Taiwan Semiconductor Manufacturing (TSMC) is positioning itself as a pivotal player in the ongoing artificial intelligence (AI) boom, tapping into soaring demand for advanced chip manufacturing. Currently, Nvidia dominates the AI accelerator market, holding an estimated 85% to 92% share. However, as major cloud providers seek cost reductions and scalable solutions, many are transitioning towards custom chips and specialized computing systems. Despite the shift, the majority of advanced AI chips still rely on TSMC for manufacturing, making it an integral part of the AI ecosystem.
AI infrastructure spending is projected to reach approximately $660 billion by 2026, further fueling TSMC’s growth. In the first quarter of this year, TSMC reported revenue of $35.9 billion, marking a nearly 39% increase year-over-year, while its gross margin rose by 3.9 percentage points to 66.2%. This upward trajectory reflects not only the strong demand for AI-related chips but also the company’s robust business model.

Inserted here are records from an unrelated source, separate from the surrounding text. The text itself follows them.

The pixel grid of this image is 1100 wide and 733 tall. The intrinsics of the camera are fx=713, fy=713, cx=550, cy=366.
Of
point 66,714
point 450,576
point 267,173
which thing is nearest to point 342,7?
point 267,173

The expansion of AI infrastructure is increasingly hampered by manufacturing and packaging bottlenecks. TSMC’s CoWoS packaging technology, which connects processors with high-bandwidth memory, is currently in limited supply. With the company controlling roughly 72% of the pure-play foundry market and over 90% of leading-edge chip production, it stands at the center of the existing supply-demand imbalance, giving it significant pricing power.
Strategic Position in the Market
Unlike chip designers, TSMC does not compete to create the most advanced AI chip. Instead, it provides the essential manufacturing capabilities that allow companies like Nvidia, Advanced Micro Devices, and Broadcom to produce their custom chips. This manufacturing process requires close integration with the foundry and can take years, making it difficult for customers to switch suppliers once production begins. Currently, advanced nodes, specifically those at 7 nanometers and below, account for approximately 74% of TSMC’s wafer revenues.
To maintain its leadership in advanced chip manufacturing, TSMC plans a substantial increase in capital expenditures, estimating between $52 billion and $56 billion for 2026, largely aimed at expanding its leading-edge nodes and advanced packaging capacity. Analysts project TSMC’s revenue to grow from around $163.9 billion in 2026 to nearly $204.4 billion in 2027, $249.4 billion in 2028, and approximately $311.5 billion by 2030. These figures suggest that TSMC could nearly double its revenue within a four-year span, reflecting its crucial role in the AI landscape.
While TSMC’s trajectory may not mirror Nvidia’s rapid ascent in the AI accelerator market, its growth is less reliant on a single product cycle and more on the gradual expansion of AI infrastructure. As such, TSMC’s stock is increasingly viewed as a core investment avenue in the AI sector. If AI spending continues to rise at current rates, TSMC could secure a position as essential to AI investing as Nvidia is today.